He repeated several times that he is not a medical professional. And he stressed that there is a difference between saying you are “addicted” to something in a casual way and being medically addicted.
To explain his point, he gave a relatable example. He said he may have once described himself as being “addicted” to a Netflix show. But that does not mean he had a clinical addiction.
“So it’s a personal thing,” Mosseri said. “Yeah, I do think it’s possible to use Instagram more than you feel good about. Too much is relative. It’s personal.”
That statement may sound simple. But inside that courtroom, it carried huge weight.
Because this trial is not about casual scrolling. It is about mental health, teenagers, and whether social media companies knowingly built products that could harm young people.
At the center of this Los Angeles trial is a 20-year-old woman identified only by her initials: KGM.
She and her mother allege that Instagram’s design especially features like infinite scroll led to addictive behaviour. According to the lawsuit, this behaviour worsened her depression and suicidal thoughts.
The question for the jury is straightforward but serious: was Instagram a substantial factor in her mental health struggles?
A Meta spokesperson pushed back. “The evidence will show she faced many significant, difficult challenges well before she ever used social media,” the spokesperson said.
This case is one of several “bellwether” trials. That means it is a test case. The outcome could influence hundreds of similar lawsuits filed by families and school districts against Meta, YouTube, TikTok, and Snap.
Originally, TikTok and Snap were part of this case. But they settled with one of the plaintiffs and are no longer involved in this specific trial.
Still, the bigger legal storm is far from over.
Across the United States, hundreds of families are suing major tech companies. They claim these platforms knowingly created addictive products that damaged children’s mental health.
Mosseri is the first major executive to take the stand in this series of trials.
Psychologists do not officially classify social media addiction as a medical diagnosis. But researchers have documented harmful consequences from compulsive use especially among young people.
Lawmakers worldwide are also raising alarms about the addictive potential of these platforms.
Mark Lanier, the lawyer representing the plaintiff in the LA case, asked Mosseri whether Instagram sometimes puts profit before safety. He questioned whether design features were intentionally built to keep users hooked.
Lanier also referred to social media apps as “digital casinos” because of features like endless scrolling.
Mosseri disagreed with the addiction label. But he did acknowledge something important: problematic usage can exist.
“I think it depends on the person,” he said when asked whether problematic usage of Instagram is real.
One of the most intense moments in court came when Lanier pressed Mosseri about his role as a decision-maker.
Does he prioritise profit? Or does he prioritise testing and safety first especially when minors are involved?
“In general, we should be focused on the protection of minors,” he said. “But I believe protecting minors over the long run is good for business and for profit.”
Still, some families watching the trial were not convinced.
Matthew P Bergman, founding attorney of the Social Media Victims Law Center, said in a statement:
“Adam Mosseri’s testimony under oath today revealed what families have long suspected: Instagram’s executives made a conscious decision to put growth over the safety of minors.”
That is a serious accusation. And it did not stop there.

******

## Work request 1
In the article on the Instagram trial, rewrite the paragraph beginning "This case is one of several" as a short list that keeps its main facts.
## Work request 2
Using the article on the Instagram trial, decide whether each statement agrees with it. Answer yes or no, and quote the deciding words.
(a) TikTok and Snap are still defendants in this specific trial.
(b) Mosseri is the first major executive to testify in this series of trials.
(c) Psychologists officially classify social media addiction as a medical diagnosis.

## Information
******

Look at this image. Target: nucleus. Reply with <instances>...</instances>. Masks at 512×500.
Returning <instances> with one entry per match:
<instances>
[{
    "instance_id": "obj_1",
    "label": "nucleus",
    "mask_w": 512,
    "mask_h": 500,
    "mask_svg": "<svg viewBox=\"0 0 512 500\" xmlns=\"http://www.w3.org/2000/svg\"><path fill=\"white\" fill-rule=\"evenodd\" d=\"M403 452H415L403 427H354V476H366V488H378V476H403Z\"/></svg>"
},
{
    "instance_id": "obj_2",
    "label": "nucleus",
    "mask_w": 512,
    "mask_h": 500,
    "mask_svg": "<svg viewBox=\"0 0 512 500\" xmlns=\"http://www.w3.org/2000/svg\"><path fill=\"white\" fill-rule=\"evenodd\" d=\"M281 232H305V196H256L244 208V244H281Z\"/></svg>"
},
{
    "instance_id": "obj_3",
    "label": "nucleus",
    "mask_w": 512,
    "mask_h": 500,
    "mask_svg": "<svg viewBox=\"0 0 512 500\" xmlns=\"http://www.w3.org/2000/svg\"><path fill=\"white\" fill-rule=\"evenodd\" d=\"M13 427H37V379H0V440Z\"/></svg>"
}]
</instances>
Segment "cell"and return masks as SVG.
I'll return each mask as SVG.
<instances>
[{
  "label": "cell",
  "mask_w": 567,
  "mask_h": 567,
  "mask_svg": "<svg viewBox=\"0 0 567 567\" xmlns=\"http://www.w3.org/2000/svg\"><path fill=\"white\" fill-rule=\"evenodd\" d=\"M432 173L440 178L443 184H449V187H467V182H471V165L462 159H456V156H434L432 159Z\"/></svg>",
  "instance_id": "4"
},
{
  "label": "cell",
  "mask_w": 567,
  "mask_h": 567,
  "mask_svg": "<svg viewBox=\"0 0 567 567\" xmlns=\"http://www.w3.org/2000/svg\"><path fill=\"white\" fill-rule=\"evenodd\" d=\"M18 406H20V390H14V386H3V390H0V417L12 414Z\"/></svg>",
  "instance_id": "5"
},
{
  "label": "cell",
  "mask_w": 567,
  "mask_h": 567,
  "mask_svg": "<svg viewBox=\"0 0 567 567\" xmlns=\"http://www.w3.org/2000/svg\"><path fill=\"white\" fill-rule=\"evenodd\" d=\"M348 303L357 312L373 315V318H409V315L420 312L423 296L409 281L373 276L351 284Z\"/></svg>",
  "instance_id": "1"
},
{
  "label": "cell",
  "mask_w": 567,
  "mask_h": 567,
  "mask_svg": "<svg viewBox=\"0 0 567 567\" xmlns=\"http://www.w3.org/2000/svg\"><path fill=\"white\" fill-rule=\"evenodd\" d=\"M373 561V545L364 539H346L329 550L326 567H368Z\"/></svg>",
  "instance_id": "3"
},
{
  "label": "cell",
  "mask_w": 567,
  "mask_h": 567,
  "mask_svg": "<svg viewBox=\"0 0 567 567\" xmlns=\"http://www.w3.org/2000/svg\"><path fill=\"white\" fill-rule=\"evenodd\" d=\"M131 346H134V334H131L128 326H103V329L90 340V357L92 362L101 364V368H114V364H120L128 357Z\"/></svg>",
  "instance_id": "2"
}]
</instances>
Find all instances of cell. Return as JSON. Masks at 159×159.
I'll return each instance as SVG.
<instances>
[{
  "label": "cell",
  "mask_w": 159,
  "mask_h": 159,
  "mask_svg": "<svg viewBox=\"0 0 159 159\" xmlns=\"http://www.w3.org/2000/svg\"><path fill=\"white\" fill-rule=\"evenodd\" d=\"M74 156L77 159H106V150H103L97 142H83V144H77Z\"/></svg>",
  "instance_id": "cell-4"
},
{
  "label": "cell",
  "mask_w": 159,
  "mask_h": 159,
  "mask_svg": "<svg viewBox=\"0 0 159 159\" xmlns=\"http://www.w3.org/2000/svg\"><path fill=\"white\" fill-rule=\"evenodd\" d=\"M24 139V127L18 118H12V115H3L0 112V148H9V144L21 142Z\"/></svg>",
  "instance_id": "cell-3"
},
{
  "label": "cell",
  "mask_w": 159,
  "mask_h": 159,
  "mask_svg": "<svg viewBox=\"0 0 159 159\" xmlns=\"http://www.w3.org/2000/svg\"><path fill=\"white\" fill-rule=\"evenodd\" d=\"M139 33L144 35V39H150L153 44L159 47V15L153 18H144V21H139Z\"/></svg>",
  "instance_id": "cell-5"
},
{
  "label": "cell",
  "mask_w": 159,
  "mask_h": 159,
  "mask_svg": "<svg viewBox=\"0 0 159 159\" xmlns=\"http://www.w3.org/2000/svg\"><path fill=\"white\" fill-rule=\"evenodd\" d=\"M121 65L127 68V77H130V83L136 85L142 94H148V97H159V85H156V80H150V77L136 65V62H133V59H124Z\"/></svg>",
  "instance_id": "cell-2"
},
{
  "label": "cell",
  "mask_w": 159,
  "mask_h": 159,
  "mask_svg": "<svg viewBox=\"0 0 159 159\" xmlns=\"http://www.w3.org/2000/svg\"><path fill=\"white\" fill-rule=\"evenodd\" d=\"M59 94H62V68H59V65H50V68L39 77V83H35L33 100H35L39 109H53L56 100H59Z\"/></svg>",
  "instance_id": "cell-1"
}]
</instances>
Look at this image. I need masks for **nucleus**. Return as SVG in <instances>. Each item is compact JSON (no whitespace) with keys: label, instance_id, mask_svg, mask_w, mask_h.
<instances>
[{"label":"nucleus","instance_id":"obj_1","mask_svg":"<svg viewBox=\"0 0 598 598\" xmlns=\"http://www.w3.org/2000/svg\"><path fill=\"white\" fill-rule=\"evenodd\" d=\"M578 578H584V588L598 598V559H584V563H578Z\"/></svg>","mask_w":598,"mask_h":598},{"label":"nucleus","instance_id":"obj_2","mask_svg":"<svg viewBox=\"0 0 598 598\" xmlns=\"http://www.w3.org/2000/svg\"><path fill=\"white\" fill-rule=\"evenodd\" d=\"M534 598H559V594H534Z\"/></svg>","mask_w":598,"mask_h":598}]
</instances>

******

## Task response 1
- The case is one of several "bellwether" trials, meaning it is a test case.
- Its outcome could influence hundreds of similar lawsuits.
- Those lawsuits were filed by families and school districts against Meta, YouTube, TikTok, and Snap.

## Task response 2
(a) No: "are no longer involved in this specific trial."
(b) Yes: "Mosseri is the first major executive to take the stand in this series of trials."
(c) No: "Psychologists do not officially classify social media addiction as a medical diagnosis."